A colônia Ofir foi fundada há 30 anos por imigrantes russos, onde vivem cerca de cem pessoas, desconectadas das redes sociais, usando vestimentas do século XIX, e pertencendo a uma comunidade religiosa chamada starovery, advinda de russos ortodoxos separados da igreja oficial e que seguem a liturgia antiga.

Em entrevista ao El País, Marcos Chuprov, integrante de Ofir, destacou que os seis casos confirmados de sarampo não ocorreram na zona central da colônia, mas foram pessoas da mesma comunidade russa que vivem a cerca de 8 quilômetros de distância.

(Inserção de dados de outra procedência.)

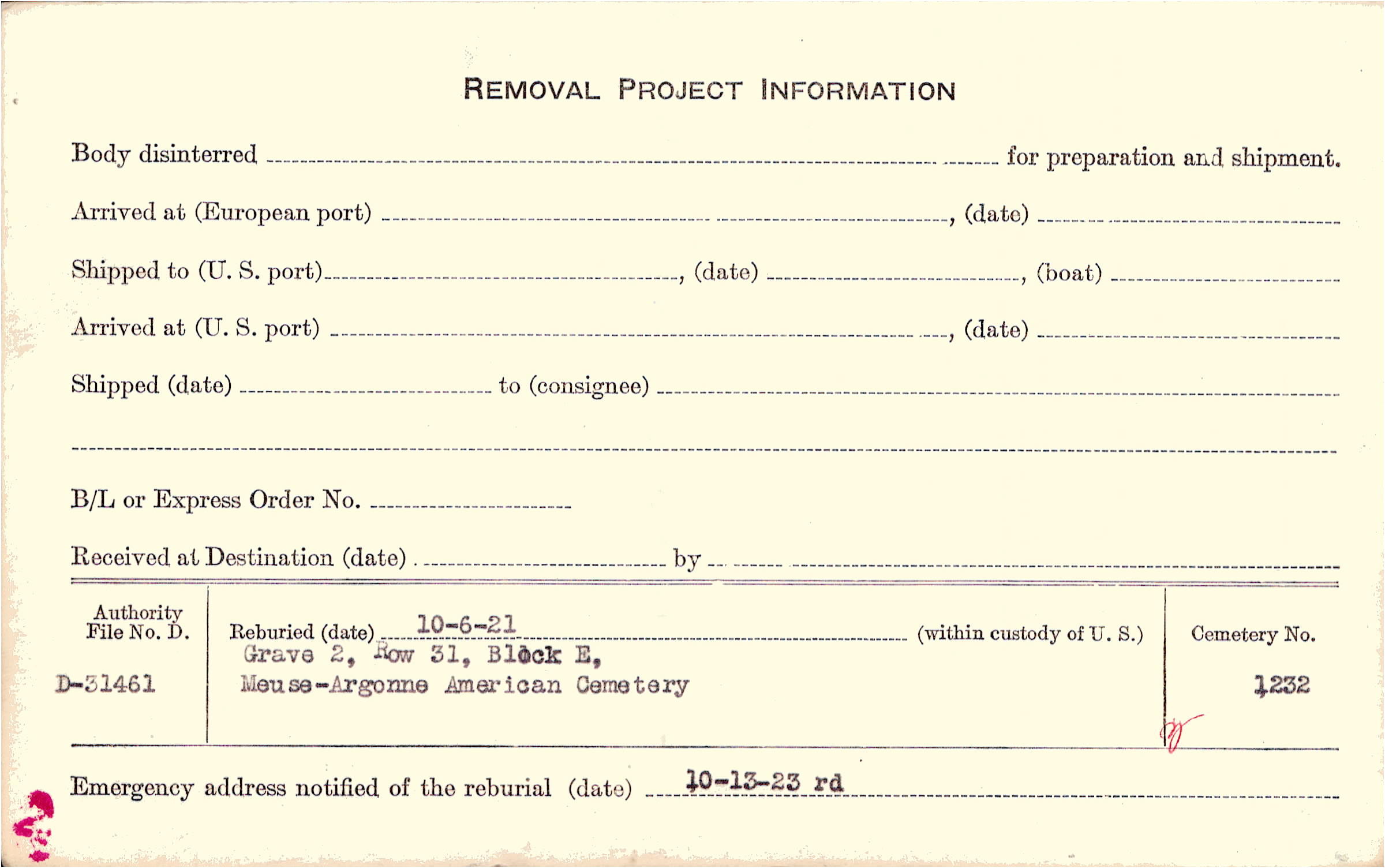 REMOVAL PROJECT INFORMATION

Body disinterred ____ for preparation and shipment.

Arrived at (European port) ____, (date) ____

Shipped to (U. S. port) ____, (date) ____, (boat) ____

Arrived at (U. S. port) ____, (date) ____

Shipped (date) ____ to (consignee) ____

____

B/L or Express Order No. ____

Received at Destination (date) ____ by ____

Authority File No. D.

D-31461

Reburied (date) 10-6-21 (within custody of U. S.)
Grave 2, Row 31, Block E,
Meuse-Argonne American Cemetery

Cemetery No.

1232

Emergency address notified of the reburial (date) 10-13-23 rd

"Eu não tenho telefone com WhatsApp. Meu sobrinho me mostrou. Dizem que publicaram como se a Colônia Ofir estivesse com o problema de sarampo, mas a colônia não teve problema nenhum; foi afetada pelo problema de um vizinho", disse Chuprov.

Apesar da opinião de Chuprov, diversos estudos médicos, assim como o impacto da vacinação na população uruguaia e internacional ao longo dos anos, confirmam que a vacina contra o sarampo é segura, não gera contraindicações e é efetiva nos grupos para os quais as autoridades recomendam sua aplicação. Sua inclusão no calendário nacional de vacinação reforça a eficácia dessas doses.